CH: ライヴやCDを聴いて感じる事の一つに、日本の即興ミュージシャンと欧米の即興 ミュージシャンの間の根本的な意識の違いがあります。海外のシーンについて詳しく知っているわけではないのですが、 欧米では即興の伝統と土壌があるせいで、却って即興に音楽を超える形而上学的なものを求めていないのではないかと 感じます。一方、日本の即興は、フリー・ジャズの歴史はあるにせよ、そういうものとは切り離された独自の発展の仕方 をしていて、即興に形而上学的なもの、音楽を超える何かを求める傾向が強いように思います。欧米では、例えば AMMのKeith RoweとFenneszが一緒にライヴを演ってCDまでリリースしたり、日本とは違って、文脈や出自が異なる ミュージシャンが当たり前のように一緒に演っている状況は羨ましく思います。
DT: 付き合いは音響系と呼ばれる分野で活動するミュージシャンにほぼ限られますが、 特に若い世代との間には、ライヴの後にやりとりすることも少なく、内向的な印象を受けていてその関係性の希薄な感じ を寂しく思っています。
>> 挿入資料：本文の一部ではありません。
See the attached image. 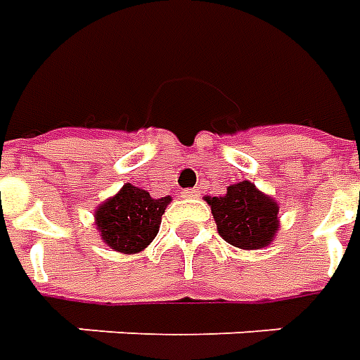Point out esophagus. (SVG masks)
<instances>
[{"instance_id":"obj_1","label":"esophagus","mask_w":360,"mask_h":360,"mask_svg":"<svg viewBox=\"0 0 360 360\" xmlns=\"http://www.w3.org/2000/svg\"><path fill=\"white\" fill-rule=\"evenodd\" d=\"M183 198H196V196H200V188H185L183 193H181Z\"/></svg>"}]
</instances>
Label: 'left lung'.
<instances>
[{
	"mask_svg": "<svg viewBox=\"0 0 360 360\" xmlns=\"http://www.w3.org/2000/svg\"><path fill=\"white\" fill-rule=\"evenodd\" d=\"M218 233L239 249H262L278 231L279 206L252 183L241 181L227 187V195L206 196Z\"/></svg>",
	"mask_w": 360,
	"mask_h": 360,
	"instance_id": "left-lung-1",
	"label": "left lung"
}]
</instances>
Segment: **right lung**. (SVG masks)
Here are the masks:
<instances>
[{
	"instance_id": "1",
	"label": "right lung",
	"mask_w": 360,
	"mask_h": 360,
	"mask_svg": "<svg viewBox=\"0 0 360 360\" xmlns=\"http://www.w3.org/2000/svg\"><path fill=\"white\" fill-rule=\"evenodd\" d=\"M169 196L152 198L150 193L131 183L123 185L113 198L96 210V226L103 243L117 252H139L146 249L158 235Z\"/></svg>"
}]
</instances>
Kuala Mute Geekに出演していただいた僕たちより上の世代の方々は、ライヴ後の飲み会にも気さくに 参加してくれたり、音楽を通じての出会いをもっと楽しんでいるように感じます。もっとフランクに人付き合いをしたいです。 例えば、リスナーともイヴェント後も積極的に意見を交わし、発展的な対話の機会を持てればいいなと思います。それから、 演奏者もリスナーも音響系のイヴェントから足が遠のき始めているように感じます。音響的な音楽のライヴにかつての目新しさ は全くなくなっていて、その目新しさの消失が倦怠感に変わっているのではないでしょうか。これは前述の、即興演奏が技術的 に容易になっている状況の弊害かもしれません。こういった考えも、僕のイヴェントの取り組み方に影響を与えています。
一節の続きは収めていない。